We can see from Figs. 12 that the dynamic trajectories of two systems are not completely the same due to different initial values, but the dynamic trajectories of response system are correspondingly approaching those of the driving system as time goes by. When the time variable t becomes larger, the dynamic curves of the same color are almost identical. So Example 4.2 shows the feasibility of Theorem 3.2.

Remark 8

The dynamics are considered to be known for future direction. However, the authors in [2729] proposed the potential estimation of uncertainties by the developed interval type-3 fuzzy systems and general type-2 fuzzy systems. In our next paper, similar considerations may be placed in the chaotic financial system, which is an interesting thing.

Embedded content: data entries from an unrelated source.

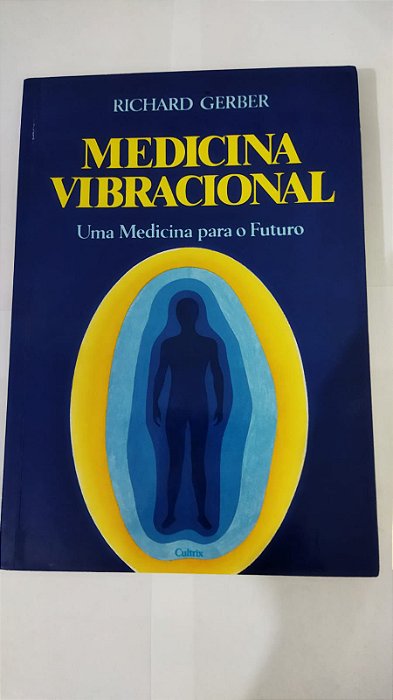 Medicina Vibracional: Uma medicina para o Futuro - Richard Gerber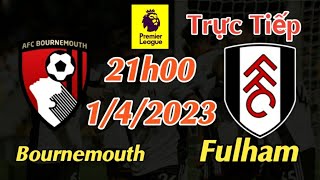Soi kèo trực tiếp Bournemouth vs Fulham - 21h00 Ngày 1/4/2023 - vòng 29 Ngoại Hạng Anh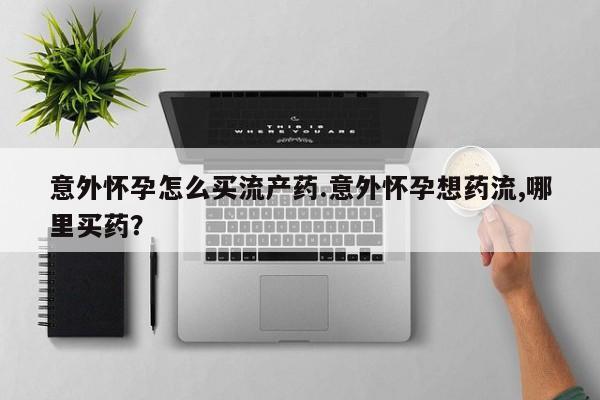 私人打胎药专卖联系微信意外怀孕怎么买流产药.意外怀孕想药流,哪里买药？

5 Conclusions and further considerations

Interest rates are always positive at most of the countries in the world when the economies are in balance. So our Theorems 3.1 and 3.2 illustrate theoretical guidance significance for the actual financial market. In particular, Theorem 3.1 shows that positive and correct macroeconomic control measures with certain frequency are conducive to market balance and high positive interest rates. Finally, two numerical examples show the effectiveness and feasibility of stabilization and synchronization criteria.

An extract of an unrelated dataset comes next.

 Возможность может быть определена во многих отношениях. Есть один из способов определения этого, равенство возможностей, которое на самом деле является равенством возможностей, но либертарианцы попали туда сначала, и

In [30], a sliding-mode investment policy design is developed by solving the obtained linear matrix inequality (LMI)-based constrained algorithm on chaotic financial system, and some good ideas and techniques inspire us. How to employ the methods utilized in [30] to our delayed feedback hyperchaotic financial system? It is a desirable consideration in the future.